今は新たなコロナウイルスの変異株に注目が集まっていますが、私たちが知らないうちにそれ以外のものでも人から人に伝染するものは色々あります。あっという間に広まる病気もありますが、一方で、ありがたい仲間から広まる尊いものもあります。私があるご法話を聞いていた時、その御講師の先生は「ありがたい人と一緒に過ごすのは霧に歩くようなことです。その時は濡れていないと思っていても、家に帰ると衣の中まで霧が泌み混んでいることに気づく。」とお話して下さいました。
念仏を喜ぶ同朋と一緒に時間を過ごしているうちに、心が自然に仏様の智慧と慈悲に向かって、感謝の念仏を申すようになることもあります。浅原才一さん(1850〜1932)とおっしゃる妙好人は次の言葉を詠みました。
かぜをひくとせきがでる
さいちがごほうぎ(法義)のかぜをひいた
ねんぶつのせきがでるでる
手を洗ったり、マスクをしたり、暖かい洋服着たりと風邪予防の対策は色々あります。しかし、私たちがいくら気を付けていても、風邪を引いてしまうことがあるので、風邪を引くか引かないかは、自分の努力だけにゆだねられることではない気がします。

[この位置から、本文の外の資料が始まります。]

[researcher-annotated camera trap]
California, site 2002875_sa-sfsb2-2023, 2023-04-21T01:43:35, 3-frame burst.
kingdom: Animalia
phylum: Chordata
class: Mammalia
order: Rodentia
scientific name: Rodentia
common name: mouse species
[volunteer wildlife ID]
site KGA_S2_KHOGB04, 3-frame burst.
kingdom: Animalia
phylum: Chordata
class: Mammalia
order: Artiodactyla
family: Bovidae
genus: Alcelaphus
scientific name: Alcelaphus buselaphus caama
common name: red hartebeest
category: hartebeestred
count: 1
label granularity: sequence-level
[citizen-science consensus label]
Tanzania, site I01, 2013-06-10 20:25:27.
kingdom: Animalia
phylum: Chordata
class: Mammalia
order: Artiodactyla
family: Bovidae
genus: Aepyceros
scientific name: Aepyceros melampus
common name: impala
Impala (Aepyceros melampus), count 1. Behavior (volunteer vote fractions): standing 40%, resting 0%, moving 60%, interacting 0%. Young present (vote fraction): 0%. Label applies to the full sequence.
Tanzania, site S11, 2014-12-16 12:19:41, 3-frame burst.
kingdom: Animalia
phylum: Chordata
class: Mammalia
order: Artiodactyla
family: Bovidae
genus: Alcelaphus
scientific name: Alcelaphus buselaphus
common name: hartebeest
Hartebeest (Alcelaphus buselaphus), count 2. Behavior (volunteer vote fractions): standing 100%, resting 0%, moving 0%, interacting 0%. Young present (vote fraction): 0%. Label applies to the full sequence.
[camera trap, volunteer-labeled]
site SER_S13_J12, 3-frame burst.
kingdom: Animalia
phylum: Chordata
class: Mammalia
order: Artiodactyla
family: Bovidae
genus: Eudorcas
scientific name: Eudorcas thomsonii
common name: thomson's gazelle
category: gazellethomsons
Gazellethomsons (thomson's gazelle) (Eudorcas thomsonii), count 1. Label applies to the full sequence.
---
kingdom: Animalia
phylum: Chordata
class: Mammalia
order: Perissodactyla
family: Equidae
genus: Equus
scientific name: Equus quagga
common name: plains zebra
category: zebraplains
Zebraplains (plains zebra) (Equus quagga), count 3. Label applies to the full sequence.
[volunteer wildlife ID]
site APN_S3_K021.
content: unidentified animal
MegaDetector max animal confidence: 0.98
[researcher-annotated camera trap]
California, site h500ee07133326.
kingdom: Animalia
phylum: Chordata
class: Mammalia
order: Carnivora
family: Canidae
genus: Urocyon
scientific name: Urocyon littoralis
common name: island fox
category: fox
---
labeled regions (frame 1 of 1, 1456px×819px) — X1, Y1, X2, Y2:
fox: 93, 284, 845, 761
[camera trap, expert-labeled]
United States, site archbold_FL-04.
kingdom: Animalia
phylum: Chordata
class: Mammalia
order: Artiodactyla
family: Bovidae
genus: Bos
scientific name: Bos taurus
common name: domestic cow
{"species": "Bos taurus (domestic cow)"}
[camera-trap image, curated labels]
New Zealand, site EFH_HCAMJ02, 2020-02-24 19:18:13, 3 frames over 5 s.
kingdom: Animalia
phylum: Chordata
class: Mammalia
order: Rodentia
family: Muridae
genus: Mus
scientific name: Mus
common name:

才一さんが言うご法義というのは私たちの救いが説かれている阿弥陀如来の本願の教えのことです。この本願のご法義について、『歎異抄』 第二章に親鸞聖人の次のお言葉があります。
この親鸞においては、 「ただ念仏して、 阿弥陀仏に救われ往生させていただくのである」 という法然上人のお言葉をいただき、 それを信じているだけで、 他に何かがあるわけではありません。
(現代語訳)
本願の救いは自分の努力次第ではありません。親鸞聖人は法然聖人と共に過ごした中で、この本願のご法義を聞き、念仏が常に口から出るようになったのです。そしてこのご法義は親鸞聖人の時代から後の世代にまで伝えられ、才一さんにまで届けられました。このご法義をいただいた才一さんの口からは「南無阿弥陀仏」の念仏がよく出たということです。
2021年は、ほとんどの法座がオンラインで行われましたが、オンラインでお話しをしていてに気づいたことは、パソコンやテレビ電話では新型コロナウイルスは伝染しないけれど、ご法義の風邪は引くかもしれないということです。